__Excerpted passage__.
We have just outlined a few of the requirements for life on these new planets, and you would be able to imagine others along similar lines.  For example--do you think it's just trivial?--if the land, atmosphere, climate and so on were not appropriate for tree life, there would be no paper for books and hence no advanced civilization to evolve.


CODA:
Of course, we're just spoofing here.  When cosmologists and the media (including sci-fi writers and Hollywood) talk about 'life' elsewhere, they almost always mean 'intelligent' life and even human-like life.  Talking about 'habitable zones' reflects this.  Yes, carbon, oxygen, water and the like are vital to life here, and could be important elsewhere.  But it is only a paucity of imagination, and a penchant for self-promotion, that leads to reports like this being treated as more than just the discovery of a few rocks in space.

Life need not be as we know it, or perhaps we have so provincial an understanding that the word itself really means our kind of molecular activity.  What other forms of self-perpetuating activity might exist, in or out of 'habitable zones', who can say?

__Task objective__. Take the passage about life on other planets further, picking up after its final sentence. The entries that follow come from a separate source.

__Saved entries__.

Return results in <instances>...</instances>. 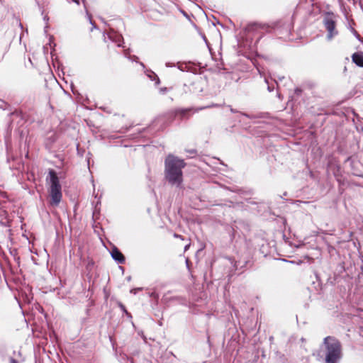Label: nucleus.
<instances>
[{
	"label": "nucleus",
	"mask_w": 363,
	"mask_h": 363,
	"mask_svg": "<svg viewBox=\"0 0 363 363\" xmlns=\"http://www.w3.org/2000/svg\"><path fill=\"white\" fill-rule=\"evenodd\" d=\"M186 166L183 160L168 155L164 160V174L167 181L172 186L179 187L183 182L182 169Z\"/></svg>",
	"instance_id": "f257e3e1"
},
{
	"label": "nucleus",
	"mask_w": 363,
	"mask_h": 363,
	"mask_svg": "<svg viewBox=\"0 0 363 363\" xmlns=\"http://www.w3.org/2000/svg\"><path fill=\"white\" fill-rule=\"evenodd\" d=\"M324 359L323 363H340L343 357L342 344L333 336H327L323 342Z\"/></svg>",
	"instance_id": "f03ea898"
},
{
	"label": "nucleus",
	"mask_w": 363,
	"mask_h": 363,
	"mask_svg": "<svg viewBox=\"0 0 363 363\" xmlns=\"http://www.w3.org/2000/svg\"><path fill=\"white\" fill-rule=\"evenodd\" d=\"M49 177L51 184L50 188V204L57 206L60 203L62 196L61 185L59 178L53 169L49 171Z\"/></svg>",
	"instance_id": "7ed1b4c3"
},
{
	"label": "nucleus",
	"mask_w": 363,
	"mask_h": 363,
	"mask_svg": "<svg viewBox=\"0 0 363 363\" xmlns=\"http://www.w3.org/2000/svg\"><path fill=\"white\" fill-rule=\"evenodd\" d=\"M323 24L328 31L327 38L331 40L338 32L335 28L336 23L333 13H328L323 19Z\"/></svg>",
	"instance_id": "20e7f679"
},
{
	"label": "nucleus",
	"mask_w": 363,
	"mask_h": 363,
	"mask_svg": "<svg viewBox=\"0 0 363 363\" xmlns=\"http://www.w3.org/2000/svg\"><path fill=\"white\" fill-rule=\"evenodd\" d=\"M214 106H217V105L212 104V105H210V106L199 107V108H177V109H175V110L173 111V114L175 116H177V115H179L181 116V118H184V117L186 116V113L188 112H189V111H194V112H198V111L203 110L205 108H211V107H214Z\"/></svg>",
	"instance_id": "39448f33"
},
{
	"label": "nucleus",
	"mask_w": 363,
	"mask_h": 363,
	"mask_svg": "<svg viewBox=\"0 0 363 363\" xmlns=\"http://www.w3.org/2000/svg\"><path fill=\"white\" fill-rule=\"evenodd\" d=\"M268 29L269 26L258 22L249 23L246 27V30L248 32L267 31Z\"/></svg>",
	"instance_id": "423d86ee"
},
{
	"label": "nucleus",
	"mask_w": 363,
	"mask_h": 363,
	"mask_svg": "<svg viewBox=\"0 0 363 363\" xmlns=\"http://www.w3.org/2000/svg\"><path fill=\"white\" fill-rule=\"evenodd\" d=\"M111 255L112 258L118 263L123 264L125 262V257L117 247L112 248Z\"/></svg>",
	"instance_id": "0eeeda50"
},
{
	"label": "nucleus",
	"mask_w": 363,
	"mask_h": 363,
	"mask_svg": "<svg viewBox=\"0 0 363 363\" xmlns=\"http://www.w3.org/2000/svg\"><path fill=\"white\" fill-rule=\"evenodd\" d=\"M352 60L358 67H363V52H354L352 55Z\"/></svg>",
	"instance_id": "6e6552de"
},
{
	"label": "nucleus",
	"mask_w": 363,
	"mask_h": 363,
	"mask_svg": "<svg viewBox=\"0 0 363 363\" xmlns=\"http://www.w3.org/2000/svg\"><path fill=\"white\" fill-rule=\"evenodd\" d=\"M148 77L152 79L155 81V84L159 85L160 83V78L158 76L153 72H151V74H149Z\"/></svg>",
	"instance_id": "1a4fd4ad"
},
{
	"label": "nucleus",
	"mask_w": 363,
	"mask_h": 363,
	"mask_svg": "<svg viewBox=\"0 0 363 363\" xmlns=\"http://www.w3.org/2000/svg\"><path fill=\"white\" fill-rule=\"evenodd\" d=\"M118 306L123 311V312L126 315V316L128 318H132V315L126 310L125 306L123 303H119Z\"/></svg>",
	"instance_id": "9d476101"
},
{
	"label": "nucleus",
	"mask_w": 363,
	"mask_h": 363,
	"mask_svg": "<svg viewBox=\"0 0 363 363\" xmlns=\"http://www.w3.org/2000/svg\"><path fill=\"white\" fill-rule=\"evenodd\" d=\"M340 167L338 164H335L333 170V174L335 177L337 176V172L340 171Z\"/></svg>",
	"instance_id": "9b49d317"
},
{
	"label": "nucleus",
	"mask_w": 363,
	"mask_h": 363,
	"mask_svg": "<svg viewBox=\"0 0 363 363\" xmlns=\"http://www.w3.org/2000/svg\"><path fill=\"white\" fill-rule=\"evenodd\" d=\"M167 90H168V88L162 87V88L160 89V92L162 93V94H164L165 92L167 91Z\"/></svg>",
	"instance_id": "f8f14e48"
},
{
	"label": "nucleus",
	"mask_w": 363,
	"mask_h": 363,
	"mask_svg": "<svg viewBox=\"0 0 363 363\" xmlns=\"http://www.w3.org/2000/svg\"><path fill=\"white\" fill-rule=\"evenodd\" d=\"M174 237L176 238H179V239L182 240H184L182 235L177 234V233L174 234Z\"/></svg>",
	"instance_id": "ddd939ff"
},
{
	"label": "nucleus",
	"mask_w": 363,
	"mask_h": 363,
	"mask_svg": "<svg viewBox=\"0 0 363 363\" xmlns=\"http://www.w3.org/2000/svg\"><path fill=\"white\" fill-rule=\"evenodd\" d=\"M10 363H18V362L14 358L11 357L10 358Z\"/></svg>",
	"instance_id": "4468645a"
},
{
	"label": "nucleus",
	"mask_w": 363,
	"mask_h": 363,
	"mask_svg": "<svg viewBox=\"0 0 363 363\" xmlns=\"http://www.w3.org/2000/svg\"><path fill=\"white\" fill-rule=\"evenodd\" d=\"M190 247V244H188L186 245L185 247H184V251H186Z\"/></svg>",
	"instance_id": "2eb2a0df"
},
{
	"label": "nucleus",
	"mask_w": 363,
	"mask_h": 363,
	"mask_svg": "<svg viewBox=\"0 0 363 363\" xmlns=\"http://www.w3.org/2000/svg\"><path fill=\"white\" fill-rule=\"evenodd\" d=\"M230 111H231L232 113H237V112H238V111H236V110L233 109V108H230Z\"/></svg>",
	"instance_id": "dca6fc26"
},
{
	"label": "nucleus",
	"mask_w": 363,
	"mask_h": 363,
	"mask_svg": "<svg viewBox=\"0 0 363 363\" xmlns=\"http://www.w3.org/2000/svg\"><path fill=\"white\" fill-rule=\"evenodd\" d=\"M189 260L187 259L186 260V266H187V267H188V268H189Z\"/></svg>",
	"instance_id": "f3484780"
},
{
	"label": "nucleus",
	"mask_w": 363,
	"mask_h": 363,
	"mask_svg": "<svg viewBox=\"0 0 363 363\" xmlns=\"http://www.w3.org/2000/svg\"><path fill=\"white\" fill-rule=\"evenodd\" d=\"M77 4H79V2L78 0H73Z\"/></svg>",
	"instance_id": "a211bd4d"
},
{
	"label": "nucleus",
	"mask_w": 363,
	"mask_h": 363,
	"mask_svg": "<svg viewBox=\"0 0 363 363\" xmlns=\"http://www.w3.org/2000/svg\"><path fill=\"white\" fill-rule=\"evenodd\" d=\"M300 91H301V90H300V89H296V93H297V92H300Z\"/></svg>",
	"instance_id": "6ab92c4d"
},
{
	"label": "nucleus",
	"mask_w": 363,
	"mask_h": 363,
	"mask_svg": "<svg viewBox=\"0 0 363 363\" xmlns=\"http://www.w3.org/2000/svg\"><path fill=\"white\" fill-rule=\"evenodd\" d=\"M268 89L269 91H272L271 87L268 86Z\"/></svg>",
	"instance_id": "aec40b11"
},
{
	"label": "nucleus",
	"mask_w": 363,
	"mask_h": 363,
	"mask_svg": "<svg viewBox=\"0 0 363 363\" xmlns=\"http://www.w3.org/2000/svg\"><path fill=\"white\" fill-rule=\"evenodd\" d=\"M244 116H245L246 117H249L247 114L246 113H242Z\"/></svg>",
	"instance_id": "412c9836"
},
{
	"label": "nucleus",
	"mask_w": 363,
	"mask_h": 363,
	"mask_svg": "<svg viewBox=\"0 0 363 363\" xmlns=\"http://www.w3.org/2000/svg\"><path fill=\"white\" fill-rule=\"evenodd\" d=\"M361 269H362V272H363V265L362 266Z\"/></svg>",
	"instance_id": "4be33fe9"
}]
</instances>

__Task output__.
Gliese 667C is a very close star to us, as these things go.  For starters, there are 56 stars known to be less than 17 light years from the earth (e.g., Wikipedia 'List of nearest stars').  These are, of course, stellar systems as dead as doornails as far as we can tell.  We get no radio rock music emanating from them.  So we must go farther afield to find our nearest neighbors. 

But even as close as 22 light years, which is much closer than most other stars even in our own galaxy (which is about 100,000 light years across) not to mention other galaxies, even if there were human life on Gliese 667C, and even if they were, unbelievably, in the same fleeting fragment of their existence to use electromagnetic (i.e., radio) means of distant communication, and even if they had some sort of 'language', and even if they were curious about what aliens might exist out beyond Gliese 667C, just to set up communications would take lifetimes (44 years just to exchange one message, and how many cycles to learn to read each others'?

Let's think about this.  There will be no Rosetta stone signaling from space--signals with translation into an earth language.  Decoding ancient (simple) cuneiform tablets, like the famous Mycenean  Linear B from the ancient Mediterranean world (see below) took a lifetime and more of scholarly work to understand and translate.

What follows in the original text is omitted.